I thought about my plan. When the other kids were at lunch, I’d go to her desk where she’d be with her sandwich and her thermos and I’d say, “Can I tell you something?” and she’d say, “Sure, sweetie. Why do you look so sad?” and I’d tell her what my brother did at night: the dark, and the fingers pushing in me, and the hurt. Somehow I’d say it and she’d understand.

I sat real still with my thighs rubbing together, tracing letters on the wide-lined paper, and trying not to look at Earl Mott. He smelled like spit and he was always causing trouble. This time he was standing on his chair, lifting his shirt, doing fake farts under his arm, and making everybody laugh. Ms. Dunne got a roll of duct tape from her desk and told Earl to sit down, but he didn’t. “Sit down,” she said with her teeth clenched, stretching out a streak of silver tape with an awful sound. He sat.

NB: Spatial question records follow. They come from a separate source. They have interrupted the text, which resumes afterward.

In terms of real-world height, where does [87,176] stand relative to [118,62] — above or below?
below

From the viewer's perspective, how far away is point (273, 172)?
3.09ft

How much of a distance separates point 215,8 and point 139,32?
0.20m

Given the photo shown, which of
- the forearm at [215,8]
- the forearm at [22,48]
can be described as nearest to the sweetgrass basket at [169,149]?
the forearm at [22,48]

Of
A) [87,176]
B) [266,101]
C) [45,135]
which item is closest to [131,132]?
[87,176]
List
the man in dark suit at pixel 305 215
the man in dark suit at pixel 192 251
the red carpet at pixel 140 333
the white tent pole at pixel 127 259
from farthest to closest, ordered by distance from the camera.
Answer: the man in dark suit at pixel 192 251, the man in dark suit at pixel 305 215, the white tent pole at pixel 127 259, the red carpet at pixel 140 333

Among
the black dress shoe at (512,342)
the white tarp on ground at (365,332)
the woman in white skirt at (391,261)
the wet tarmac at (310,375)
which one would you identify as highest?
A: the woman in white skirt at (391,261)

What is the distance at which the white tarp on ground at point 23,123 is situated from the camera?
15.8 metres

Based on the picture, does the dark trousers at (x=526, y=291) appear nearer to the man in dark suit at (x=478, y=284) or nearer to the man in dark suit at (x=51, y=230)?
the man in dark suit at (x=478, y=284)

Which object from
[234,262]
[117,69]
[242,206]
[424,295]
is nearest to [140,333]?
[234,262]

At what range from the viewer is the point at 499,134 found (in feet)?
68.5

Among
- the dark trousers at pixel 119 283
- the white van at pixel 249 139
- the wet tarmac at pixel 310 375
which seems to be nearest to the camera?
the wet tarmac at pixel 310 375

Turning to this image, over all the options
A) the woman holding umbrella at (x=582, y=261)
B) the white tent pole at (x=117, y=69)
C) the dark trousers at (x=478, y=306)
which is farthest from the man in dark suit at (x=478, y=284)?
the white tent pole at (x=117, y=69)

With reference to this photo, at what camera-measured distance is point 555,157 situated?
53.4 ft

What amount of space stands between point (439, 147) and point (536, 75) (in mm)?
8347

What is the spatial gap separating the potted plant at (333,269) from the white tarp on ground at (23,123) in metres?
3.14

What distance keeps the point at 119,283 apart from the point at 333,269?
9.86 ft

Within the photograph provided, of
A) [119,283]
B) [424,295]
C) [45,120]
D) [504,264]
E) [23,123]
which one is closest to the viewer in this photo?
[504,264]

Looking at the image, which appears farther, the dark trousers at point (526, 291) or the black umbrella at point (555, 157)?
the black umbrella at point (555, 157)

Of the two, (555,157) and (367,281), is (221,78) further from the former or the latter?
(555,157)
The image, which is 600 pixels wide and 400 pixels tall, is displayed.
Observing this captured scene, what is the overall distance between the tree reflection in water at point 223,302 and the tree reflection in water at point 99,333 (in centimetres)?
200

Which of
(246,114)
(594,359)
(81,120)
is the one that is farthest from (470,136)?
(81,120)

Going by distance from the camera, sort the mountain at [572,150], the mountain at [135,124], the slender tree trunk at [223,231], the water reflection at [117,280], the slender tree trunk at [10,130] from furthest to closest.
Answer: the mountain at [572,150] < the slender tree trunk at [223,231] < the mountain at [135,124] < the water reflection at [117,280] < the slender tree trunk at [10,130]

Then Ms. Dunne taped Earl Mott to his chair.

She wrapped both feet all the way up his legs and leaned in like she was going to kiss his private place but she ripped the tape with her teeth instead. She fixed his arms to his waist and turned him into a mummy. Some kids laughed but Ms. Dunne spun around and looked so scary they shut up. She stopped at Earl’s shoulders and whispered something to him. Then he opened his mouth and she covered that with tape, too—all the way around his head and back again.

Later I found Earl crying in the coat closet, scrunched down next to a tower of black erasers. I slid the sliding doors closed behind me. He stopped sniffling and we were quiet, listening to the screams of the others outside at recess. Ms. Dunne came back into the room, sat down and squeezed her fat legs under the prize drawer. I’d put mine back in there. I couldn’t stand its stupid pig grin anymore so I’d split it with the tip of my pencil, pushed up and out of its mouth.

Now a gash of light hit Earl’s face and he stuck out his tongue at me. That troublemaker. That ruiner. I bent down carefully, the burn between my legs as raw as the angry stripe of missing hair around his head. I put my mouth against his ear to say, “I hate you” but it came out, “I hurt you.” I pulled a sharp pencil from my pocket; sure as I was he wouldn’t make a sound. Not that it mattered. No one ever listened to us.